-- Opening Marker --
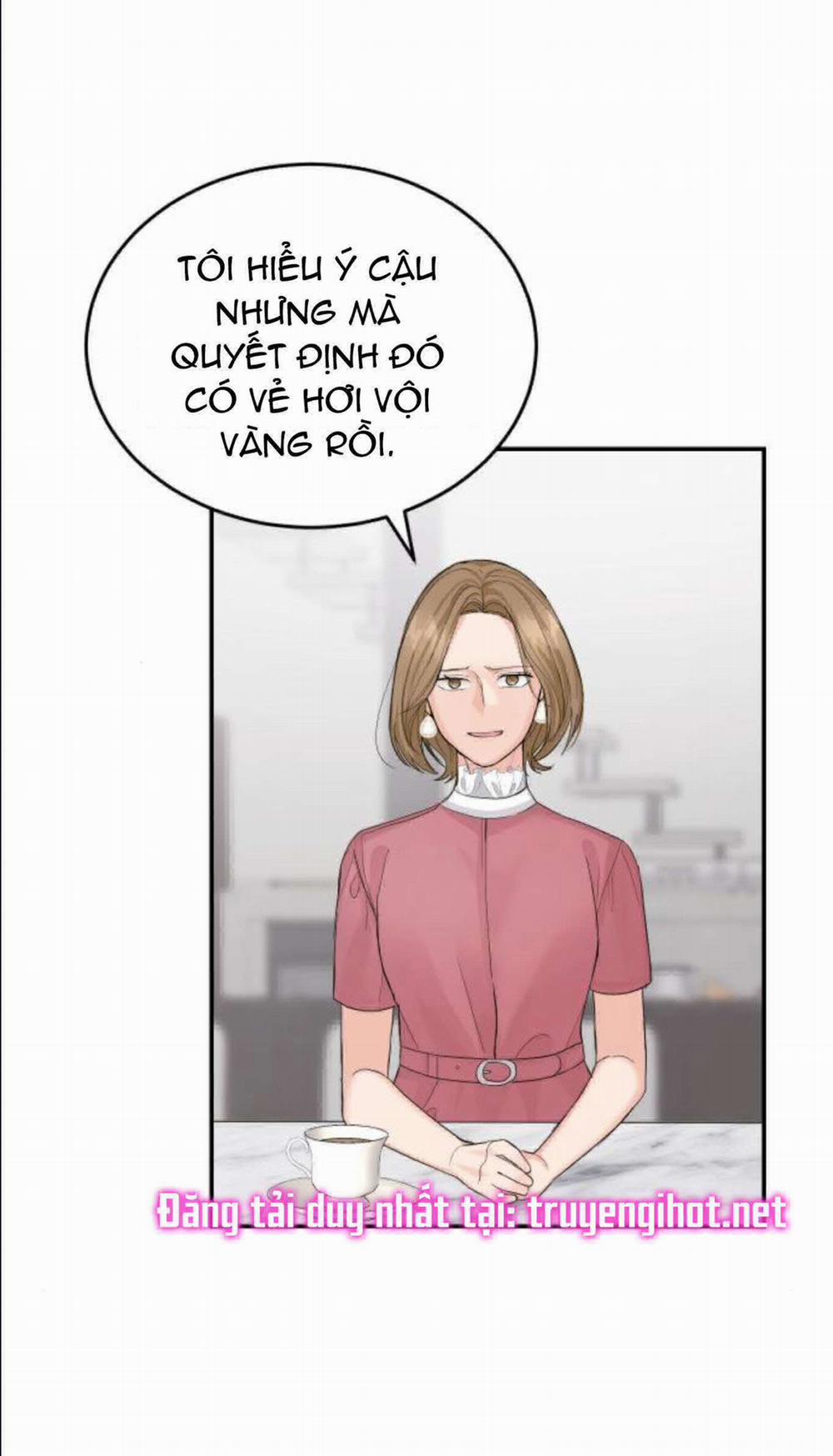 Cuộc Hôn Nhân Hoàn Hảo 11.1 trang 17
-- Closing Marker --
-- Opening Marker --
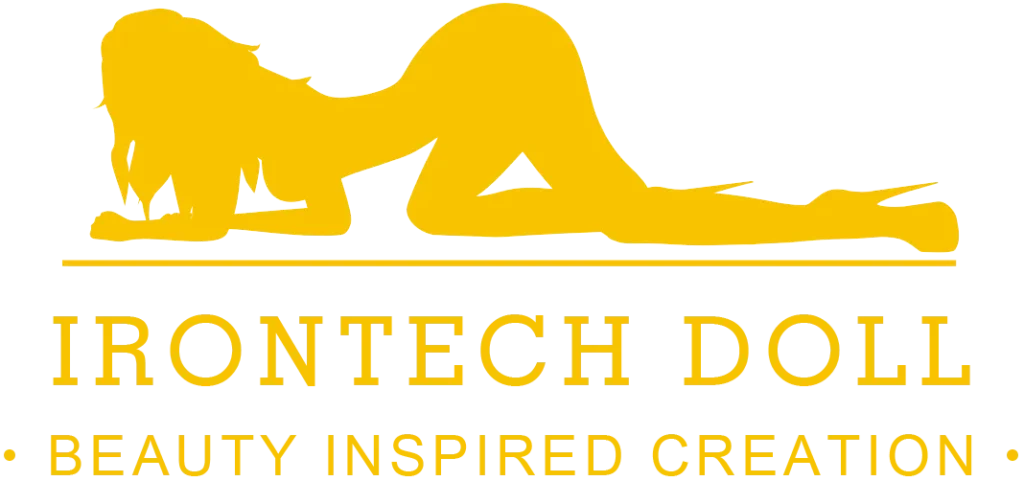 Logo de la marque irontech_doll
-- Closing Marker --
-- Opening Marker --
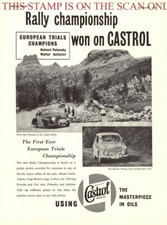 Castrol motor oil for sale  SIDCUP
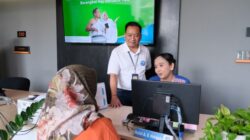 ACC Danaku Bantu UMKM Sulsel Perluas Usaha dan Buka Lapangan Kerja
-- Closing Marker --
# INSTRUCTIONS TO FOLLOW:
Everything between and including the line above containing "Castrol motor oil" and the line containing "ACC Danaku Bantu" should be reproduced exactly, with pictures excluded.

# THE COMPLETED TASK:
 Castrol motor oil for sale  SIDCUP
 ACC Danaku Bantu UMKM Sulsel Perluas Usaha dan Buka Lapangan Kerja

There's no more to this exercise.